Compute Pool Metrics

Compute pool metrics provide data points that include:

  • Data points about nodes in the compute pool (for example, the amount of free memory available for use by containers on a node).

  • Data points about the services and jobs running on compute pool nodes (for example, memory used by a specific container).

Each node provides node-specific metrics, including metrics for services running on the node. Note that there is no metrics aggregation across nodes. The metrics publisher on each node listens on TCP port 9001. To access the metrics, connect to the node directly using its IP address. To discover the node’s IP address, you retrieve SRV records (or A records) for the discover.monitor.<compute_pool_name>.snowflakecomputing.internal hostname from DNS.

Services and jobs in your account can query IPs to retrieve metrics from nodes in a compute pool. The role needs either the OWNERSHIP or MONITOR privilege on the compute pool to access metrics.

Services and jobs can connect to each node’s metrics publisher using an HTTP GET request with the path /metrics. The body in the response provides the metrics using the Prometheus format as shown in the following example metrics:

Example:

# HELP spcs_node_allocatable Defines SPCS compute pool resources available on the node
# TYPE spcs_node_allocatable gauge
spcs_node_allocatable{resource="cpu",snow_containers_compute_pool_name="MY_POOL",snow_instance_family="CPU_X64_S",snow_node_id="775776fd"} 1
spcs_node_allocatable{resource="memory",snow_containers_compute_pool_name="MY_POOL",snow_instance_family="CPU_X64_S",snow_node_id="775776fd"} 7.21397383168e+09

Note that:

  • Each metric starts with # HELP and # TYPE to provide a short description and the type of the metric. In this example, the spcs_node_allocatable metric is of type gauge.

### [Recorded information]
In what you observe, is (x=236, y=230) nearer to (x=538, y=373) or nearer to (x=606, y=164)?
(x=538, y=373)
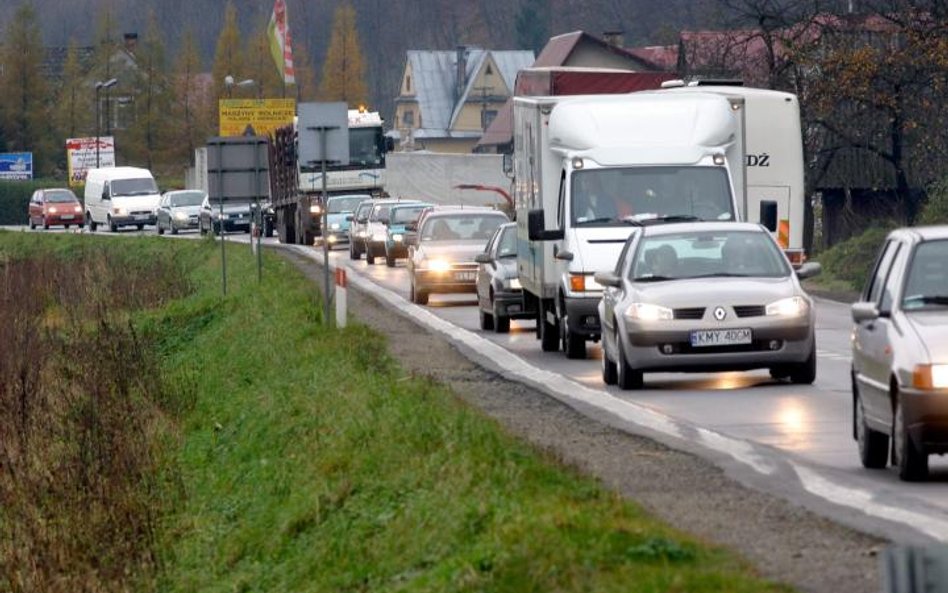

### [Requirement]
Continue the compute pool metrics page from its last sentence. The lines are separate material and have nothing to do with the compute pool metrics page.

### [Response]
  • It is then followed by the metric’s name, a list of labels describing a specific resource (data point), and its value. In this example, the metric (named spcs_node_allocatable) provides CPU and memory information, indicating that the node has 1 CPU core that can be allocated and has 7.2 GB available memory. For example, the first CPU metrics includes these labels.

    resource="cpu",
    snow_containers_compute_pool_name="MY_POOL",
    snow_instance_family="CPU_X64_S",
    snow_node_id="775776fd"
    

You can process these metrics any way you choose; for example, you might store metrics in a database and use a UI to display the information. You might create a Grafana dashboard. For examples, see compute pool metrics tutorials.

For a list of available compute pool metrics, see List of available metrics.

General guidelines

The following guidelines apply when working with compute pool metrics:

  • In order for you to access the metrics for a compute pool, the compute pool must have a DNS-compatible name.

  • The endpoint exposed by a compute pool can be accessed only by roles that have the OWNERSHIP or MONITOR privilege on the compute pool.

List of available metrics

Each compute pool publishes a set of metrics about the nodes in the compute pool and the containers running in that compute pool. You can create a service to monitor these metrics. For examples, see the Compute pool metrics tutorials.

The metrics values represent the state of the system at the time you query the metrics.

Metric Name

Type

Description

Labels

spcs_container_cpu_usage

Counter

The metric represents the cumulative (total) CPU time in seconds that a specific container has consumed since it started running. It gives you the total CPU time consumed by the container during its lifetime.

snow_account_name snow_database_name snow_schema_name snow_containers_compute_pool_name snow_executable_name snow_containers_container_name snow_containers_instance_name snow_node_id

spcs_container_memory_usage

Gauge

The amount of memory, in bytes, used by a container.

snow_account_name snow_database_name snow_schema_name snow_containers_compute_pool_name snow_executable_name snow_containers_container_name snow_containers_instance_name snow_node_id

spcs_container_restarts

Counter

The number of times Snowflake restarted the container.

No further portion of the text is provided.